В награду Вероника собиралась немедля начать с ней секретничать, а чуть погодя, за десертом, планировала осушить последние следы горечи, выпустив на волю зачарованную кавалькаду своего неистощимого воображения соблазнительницы, чтобы та неслась пред ослепленными взорами, как это удавалось Веронике, когда ей хотелось ублажить и поработить.
Решив прибегнуть к этим чарам, Вероника чуть отодвинула свой стул от Беткиного, желая произвести полнейшее впечатление каждым своим порывистым жестом, часто непостижимым и всегда потрясающим, как в заклинаниях. Отставив привычную неподвижность, она отдалась поразительному предъявлению двусмысленного притворства.
– Я девственница, – сказала она тихонько, тревожащим тоном намека, а потом добавила, еще тише: – Клянусь! Но я же не плачу, как видишь! – И она торжественно изобразила, как промокает глаза, – показать, что они сухие.
Бетка рассмеялась.
– А теперь, – продолжила Вероника, – смотри, вот доказательство того, что я говорю тебе правду, – и она медленно, очень медленно вознесла зажатую ладонь над головой. Затем угрожающе ее раскрыла и со значением потрясла безымянным пальцем, на котором был марлевый бинт, закрепленный полоской розового пластыря. – Видишь? Рана! – сказала она, моргая.

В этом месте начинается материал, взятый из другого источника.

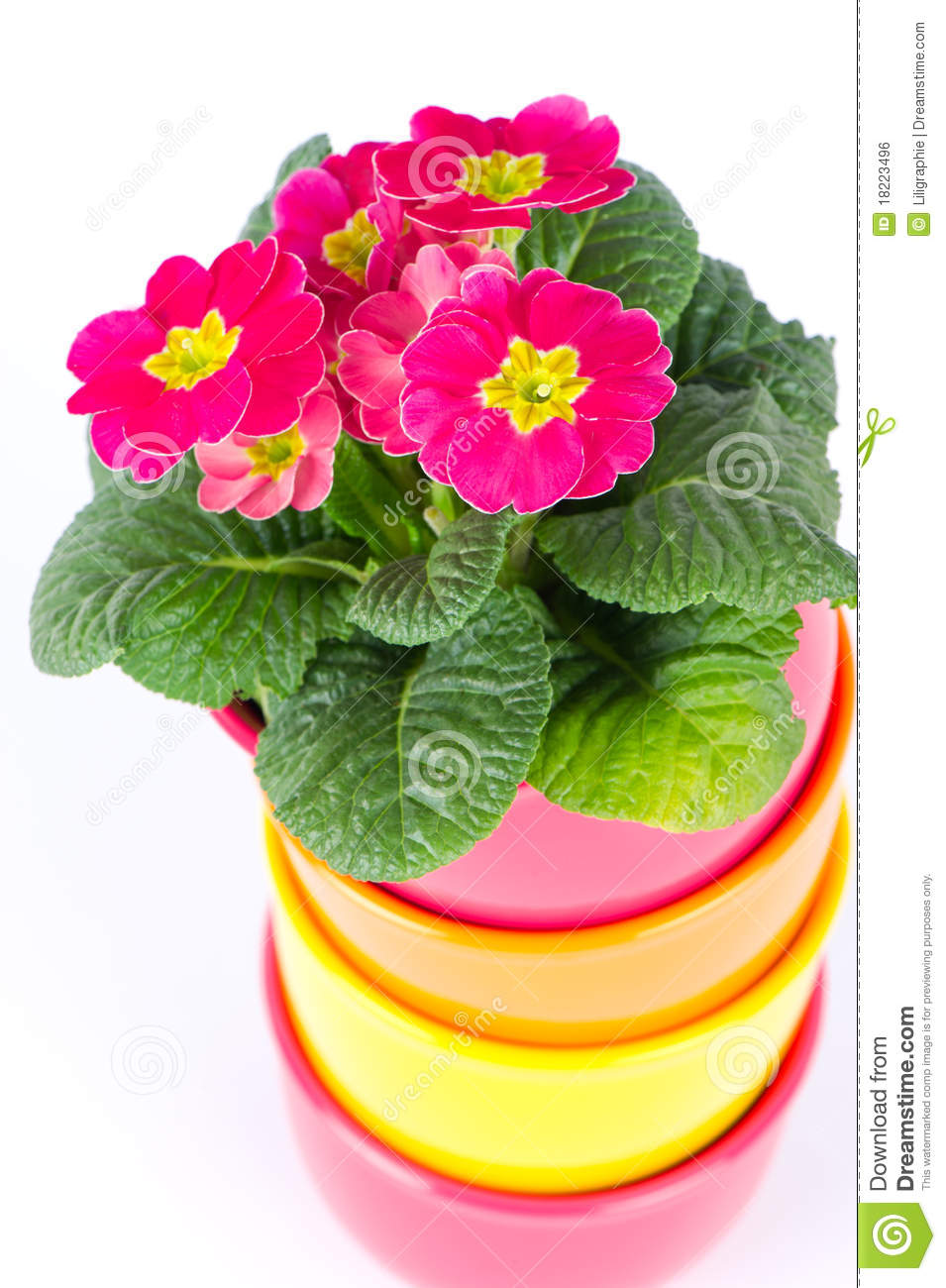 Beautiful Primulas Flowers In Colorful Buckets Royalty ...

Бетка совершенно смутилась, но все равно покраснела и лишь подчеркнула свою слабость, мотая головой с чарующим раздражением – лишь бы размежеваться со своим смущением. Тут Вероника в знак нежности придвинула свой стул поближе к Беткиному и, собравшись начать свои откровения, дала Бетке держаться за раненый палец.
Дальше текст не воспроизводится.